▶ Extract:
★ ★ ★ ★

- Coat of arms
- Location of Börßum within Wolfenbüttel district
- Börßum Börßum
- Coordinates: 52°04′N 10°34′E﻿ / ﻿52.067°N 10.567°E
- Country: Germany
- State: Lower Saxony
- District: Wolfenbüttel
- Municipal assoc.: Oderwald

Government
- • Mayor: Andreas Hauenschild

Area
- • Total: 30.74 km^{2} (11.87 sq mi)
- Elevation: 88 m (289 ft)

Population (2022-12-31)
- • Total: 2,896
- • Density: 94/km^{2} (240/sq mi)
- Time zone: UTC+01:00 (CET)
- • Summer (DST): UTC+02:00 (CEST)
- Postal codes: 38312
- Dialling codes: 05334
- Vehicle registration: WF

= Börßum =

Börßum is a municipality in the district of Wolfenbüttel, in Lower Saxony, Germany.

==Geography==
Börßum lies only a few kilometers north of the Harz Mountains, north of Schladen, on the east bank of the Oker, 11 km south of Wolfenbüttel. It is not far southeast of the Oderwald.

Parts of its municipality are Börßum, Achim, Bornum, Kalme and Seinstedt.

== History ==
Börßum already had a lot of names: 1135 Borsne, 1310 Borssen, 1338 Borssem, 1422 Groß Borsem, 1581 Borsum, 1652 Börsumb, around 1770 Borsheim, 1765 Boersheim, since 1762 Börßum.

On November 1, 2011, the municipality of Achim was incorporated into Börßum.

== Incorporations ==

- 1 November 2011: Incorporation of the municipality of Achim which included Kalme und Seinstedt
- 1 March 1974: Bornum

== Religion ==
In Börßum there is the Protestant Peter-und-Paul-Kirche, the parish belongs to the parish association Börßum-Achim-Bornum of the provostry Schöppenstedt.

In 1954, the Catholic Curacy of Börßum was founded by the merge of the two parochial vicariates of Hornburg and Semmenstedt. In 1959/60 the Catholic church of St. Bernward was built. In 2011, the church was desecrated, most recently it belonged to the parish of St. Petrus in Wolfenbüttel. Today, the nearest Catholic church is in Heiningen, two kilometres away.

== Economy and infrastructure ==
Börßum offers a primary school (built 1899, rebuilt 2002/03), a kindergarten, two doctors, a pharmacy, a pub, an optician, restaurants and since 2009 a diner. Furthermore, many sports activities (football, basketball, etc.) are offered.

An Edeka market has been under construction since 2021, which is due to be completed in 2022.

== Transport ==
Börßum has a passenger stop, which (as of February 2022) is served hourly. Historically, Börßum was also a regionally important railway junction.

★ ★ ★ ★

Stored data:
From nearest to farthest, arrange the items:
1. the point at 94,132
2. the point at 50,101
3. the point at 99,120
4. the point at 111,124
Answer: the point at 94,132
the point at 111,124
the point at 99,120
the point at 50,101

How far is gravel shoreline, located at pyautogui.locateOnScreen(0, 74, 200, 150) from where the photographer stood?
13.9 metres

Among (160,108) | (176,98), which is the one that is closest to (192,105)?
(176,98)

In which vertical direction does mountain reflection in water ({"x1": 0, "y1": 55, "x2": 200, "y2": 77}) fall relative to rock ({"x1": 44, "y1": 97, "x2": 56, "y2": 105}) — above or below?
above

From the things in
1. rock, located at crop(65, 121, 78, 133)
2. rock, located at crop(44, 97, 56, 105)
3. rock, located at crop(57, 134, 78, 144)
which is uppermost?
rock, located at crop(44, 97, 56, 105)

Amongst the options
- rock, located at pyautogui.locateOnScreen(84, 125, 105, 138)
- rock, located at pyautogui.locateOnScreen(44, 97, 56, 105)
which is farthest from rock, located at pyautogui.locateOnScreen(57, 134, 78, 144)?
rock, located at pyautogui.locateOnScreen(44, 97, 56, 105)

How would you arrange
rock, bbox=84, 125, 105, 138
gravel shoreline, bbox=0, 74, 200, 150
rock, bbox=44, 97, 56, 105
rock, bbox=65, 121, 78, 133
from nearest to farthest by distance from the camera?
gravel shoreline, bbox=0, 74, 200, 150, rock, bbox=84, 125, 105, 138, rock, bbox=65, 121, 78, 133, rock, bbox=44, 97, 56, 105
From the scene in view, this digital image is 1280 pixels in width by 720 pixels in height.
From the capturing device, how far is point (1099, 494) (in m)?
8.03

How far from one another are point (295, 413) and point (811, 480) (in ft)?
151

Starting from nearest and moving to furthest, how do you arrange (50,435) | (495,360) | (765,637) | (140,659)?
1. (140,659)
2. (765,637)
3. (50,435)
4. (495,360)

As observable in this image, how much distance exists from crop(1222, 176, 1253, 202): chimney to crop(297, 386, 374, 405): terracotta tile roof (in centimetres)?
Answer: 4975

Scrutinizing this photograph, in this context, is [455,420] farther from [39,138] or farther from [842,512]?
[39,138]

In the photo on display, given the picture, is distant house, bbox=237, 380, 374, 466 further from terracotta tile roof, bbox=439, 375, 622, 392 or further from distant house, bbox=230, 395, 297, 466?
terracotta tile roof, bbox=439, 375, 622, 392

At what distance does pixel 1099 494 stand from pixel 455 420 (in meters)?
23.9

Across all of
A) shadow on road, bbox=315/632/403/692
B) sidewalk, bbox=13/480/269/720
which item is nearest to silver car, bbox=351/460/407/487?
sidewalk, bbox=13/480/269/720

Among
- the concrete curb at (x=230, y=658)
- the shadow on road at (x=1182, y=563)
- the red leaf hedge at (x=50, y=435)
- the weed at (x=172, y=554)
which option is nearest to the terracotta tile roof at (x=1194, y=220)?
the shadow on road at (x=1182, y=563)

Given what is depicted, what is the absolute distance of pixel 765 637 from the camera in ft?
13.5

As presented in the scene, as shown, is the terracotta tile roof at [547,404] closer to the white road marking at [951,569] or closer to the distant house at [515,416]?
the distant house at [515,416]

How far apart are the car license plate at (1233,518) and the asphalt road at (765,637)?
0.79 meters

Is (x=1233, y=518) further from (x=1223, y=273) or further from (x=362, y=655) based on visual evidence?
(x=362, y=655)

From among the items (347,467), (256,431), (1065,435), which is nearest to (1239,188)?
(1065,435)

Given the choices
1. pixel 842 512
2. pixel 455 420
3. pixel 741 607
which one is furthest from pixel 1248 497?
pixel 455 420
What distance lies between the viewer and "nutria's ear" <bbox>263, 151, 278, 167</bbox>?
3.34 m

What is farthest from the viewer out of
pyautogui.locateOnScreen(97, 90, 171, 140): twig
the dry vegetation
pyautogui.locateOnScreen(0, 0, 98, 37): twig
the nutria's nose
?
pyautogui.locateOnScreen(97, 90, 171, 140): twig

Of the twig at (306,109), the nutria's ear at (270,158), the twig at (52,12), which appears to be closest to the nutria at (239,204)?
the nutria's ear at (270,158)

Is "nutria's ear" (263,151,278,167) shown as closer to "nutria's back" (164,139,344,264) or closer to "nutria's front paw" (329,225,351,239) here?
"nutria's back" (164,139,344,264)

★ ★ ★ ★

▶ About this exercise:
Answer these questions from the Börßum article:
(a) How far south of Wolfenbüttel is Börßum?
(b) In what year was the Catholic church of St. Bernward desecrated?
(c) When was the primary school in Börßum built?

▶ Finished task:
(a) 11 km
(b) 2011
(c) 1899